Shell has sold its 50% equity share in SouthCoast Wind Energy, a joint venture set up to develop offshore wind projects off the coast of Massachusetts, as the supermajor continues to divest assets in line with its new strategy to high-grade its renewable projects globally.   

Shell sold its stake in SouthCoast Wind to its joint venture partner Ocean Winds North America LLC for an undisclosed sum.   

“In-line with our Powering Progress strategy, Shell continues to hone our portfolio of renewable generation projects in key markets where we have an advantaged position,” Glenn Wright, Senior Vice President, Shell Energy Americas, said.   

The offshore wind industry has been plagued in the past year by cost increases, rising interest rates, quality issues with turbines, and delays and cancelation of projects.   

The pullout from wind development offshore Massachusetts is the latest in a list of Shell’s departures from such projects. Last month, the supermajor said it would sell its 80% stake in the 1.25 GW MunmuBaram project in South Korea to its JV partner Hexicon, leaving the latter with a 100% stake in the project.

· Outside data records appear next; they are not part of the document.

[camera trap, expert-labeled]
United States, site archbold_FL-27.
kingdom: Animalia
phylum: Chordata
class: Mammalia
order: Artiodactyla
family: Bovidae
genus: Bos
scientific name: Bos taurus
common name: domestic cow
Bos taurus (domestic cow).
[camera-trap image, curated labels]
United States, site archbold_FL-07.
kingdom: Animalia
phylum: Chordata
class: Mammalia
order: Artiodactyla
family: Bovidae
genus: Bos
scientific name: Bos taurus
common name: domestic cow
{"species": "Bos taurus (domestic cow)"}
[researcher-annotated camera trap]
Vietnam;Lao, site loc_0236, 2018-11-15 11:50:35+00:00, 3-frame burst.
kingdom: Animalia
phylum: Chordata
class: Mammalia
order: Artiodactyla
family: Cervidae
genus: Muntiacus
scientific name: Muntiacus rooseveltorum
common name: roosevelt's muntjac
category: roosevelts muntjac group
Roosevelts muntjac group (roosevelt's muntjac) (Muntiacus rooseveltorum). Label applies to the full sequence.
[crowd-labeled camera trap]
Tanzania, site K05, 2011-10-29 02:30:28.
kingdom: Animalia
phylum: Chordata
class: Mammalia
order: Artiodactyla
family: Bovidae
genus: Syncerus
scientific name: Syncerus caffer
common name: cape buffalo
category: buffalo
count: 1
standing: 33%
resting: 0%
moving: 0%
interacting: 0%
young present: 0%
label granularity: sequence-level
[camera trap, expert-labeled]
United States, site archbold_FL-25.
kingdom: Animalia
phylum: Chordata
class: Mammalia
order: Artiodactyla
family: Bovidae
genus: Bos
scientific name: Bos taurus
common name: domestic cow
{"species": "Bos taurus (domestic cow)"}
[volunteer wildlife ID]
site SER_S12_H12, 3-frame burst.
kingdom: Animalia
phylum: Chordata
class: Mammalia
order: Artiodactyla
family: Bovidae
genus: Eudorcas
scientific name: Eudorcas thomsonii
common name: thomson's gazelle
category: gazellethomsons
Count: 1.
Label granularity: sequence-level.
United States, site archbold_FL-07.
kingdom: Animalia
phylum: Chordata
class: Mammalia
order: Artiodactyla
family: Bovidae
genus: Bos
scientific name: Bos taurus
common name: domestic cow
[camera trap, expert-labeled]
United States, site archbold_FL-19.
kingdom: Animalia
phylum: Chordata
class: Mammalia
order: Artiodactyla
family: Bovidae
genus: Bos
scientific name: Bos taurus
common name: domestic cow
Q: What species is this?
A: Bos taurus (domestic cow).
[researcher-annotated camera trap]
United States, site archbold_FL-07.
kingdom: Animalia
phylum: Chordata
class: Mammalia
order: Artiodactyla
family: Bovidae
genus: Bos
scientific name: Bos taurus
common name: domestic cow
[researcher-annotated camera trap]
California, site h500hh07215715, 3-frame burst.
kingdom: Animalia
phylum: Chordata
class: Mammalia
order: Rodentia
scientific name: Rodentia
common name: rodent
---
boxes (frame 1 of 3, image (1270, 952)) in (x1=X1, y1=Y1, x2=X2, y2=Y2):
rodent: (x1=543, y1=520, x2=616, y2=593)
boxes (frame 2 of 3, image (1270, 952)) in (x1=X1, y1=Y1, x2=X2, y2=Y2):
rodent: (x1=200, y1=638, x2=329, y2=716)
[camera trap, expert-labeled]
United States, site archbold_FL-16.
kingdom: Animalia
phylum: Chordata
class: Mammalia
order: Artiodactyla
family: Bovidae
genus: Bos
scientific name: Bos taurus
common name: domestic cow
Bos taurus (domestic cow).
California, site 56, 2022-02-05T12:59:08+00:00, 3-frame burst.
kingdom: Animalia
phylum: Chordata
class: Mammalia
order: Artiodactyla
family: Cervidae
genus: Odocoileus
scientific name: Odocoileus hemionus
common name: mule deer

Shell has also reportedly put a quarter of its solar power assets in the United States up for sale.

Last week, Shell reaffirmed its ambitions to be a net-zero energy business by 2050 but eased its carbon intensity target for 2030 as it has shifted away from clean power sales to retail customers.   

The eased emissions target is the result of Shell prioritizing value over volume in power, with a focus on select markets and segments and selling more power to commercial customers and less to retail customers.


Last year, Shell agreed to sell its retail home energy businesses in the UK and Germany to Octopus Energy Group, in line with its strategy to prioritize countries, projects, and routes to market where it can deliver the most value.